A US meeting was requested by North Korea as a precondition for an inter-Korean summit. North Korean denuclearization was the other sides’ precondition for any US-North Korea talks. If North Korea did not agree to denuclearize, there would be no US-North Korea meeting, no mention of an inter-Korean summit. The term “denuclearization” has thus appeared in Pyongyang’s announcements.
But at the same time North Korea has also officially proclaimed its nuclear status at least twice to the world: in the 2018 new year address by Kim and in a resolution passed at the third plenary meeting of the seventh Central Committee of the Workers’ Party of Korea held on April 20. The above resolution declared the party’s “parallel routes” including sub-critical nuclear tests, underground nuclear tests, the miniaturization and lightening of nuclear weapons, the development of ultra-large nuclear weapons and their means of delivery were completed in sequence. “Thus the work for mounting nuclear warheads on ballistic rockets has been reliably realized,” the announcement said.
This does not seem much like a total surrender to the United States and South Korea, rather more a proclamation of national dignity. Thus it is premature to conclude that denuclearization of the peninsula is actually going to take place, that North Korea is opening up and the arrival of spring on the peninsula.
There are quite a few reasons for us to think twice. As the plenary resolution indicates, substantial progress in North Korea’s nuclear program has led to qualitative improvements including a substantial missile capability.

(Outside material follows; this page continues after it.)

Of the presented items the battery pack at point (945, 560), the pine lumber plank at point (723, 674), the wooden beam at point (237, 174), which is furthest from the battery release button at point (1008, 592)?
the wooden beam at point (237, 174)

There are no adequate excuses for North Korea to instantly demolish this progress, at least not before it receives some actual security assurances and economic benefits.
Pyongyang meanwhile has announced economic reform plans. This is absolutely normal as economic construction was always one of the two parallel routes for the regime. With one tank filled – or at least half-filled – Pyongyang now intends to fill up the other and so to ultimately stabilize the regime.
Some including South Korean academics suggest the “Ukraine model” might be applied to denuclearize North Korea: international cooperation over economic compensation in return for a total denuclearization. This is more or less wishful thinking. Ukraine was desperate to escape from the shadow of the former Soviet Union and join the Western democratic order, whereas North Korea does not yearn for Western acceptance or democratization. North Korea seeks mutual respect and a recognition of its national dignity as a peace-loving responsible country with a strong nuclear capability. The question still remains at what price would North Korea be willing to trade in all its nuclear capacity?
The inter-Korean summit might reveal some answers in respect to North Korea’s strategic calculations. Of course that is only one side of the whole story. The United States, as Player One in world politics and many regional issues, has a big say in the Korean Peninsula. There is a simple but clear fact: It has always been a totally asymmetric game between Pyongyang and Washington. The smaller nation has every reason to hang tough and drive a hard bargain, whereas publicly it may play more softly, softly and collect the handshakes.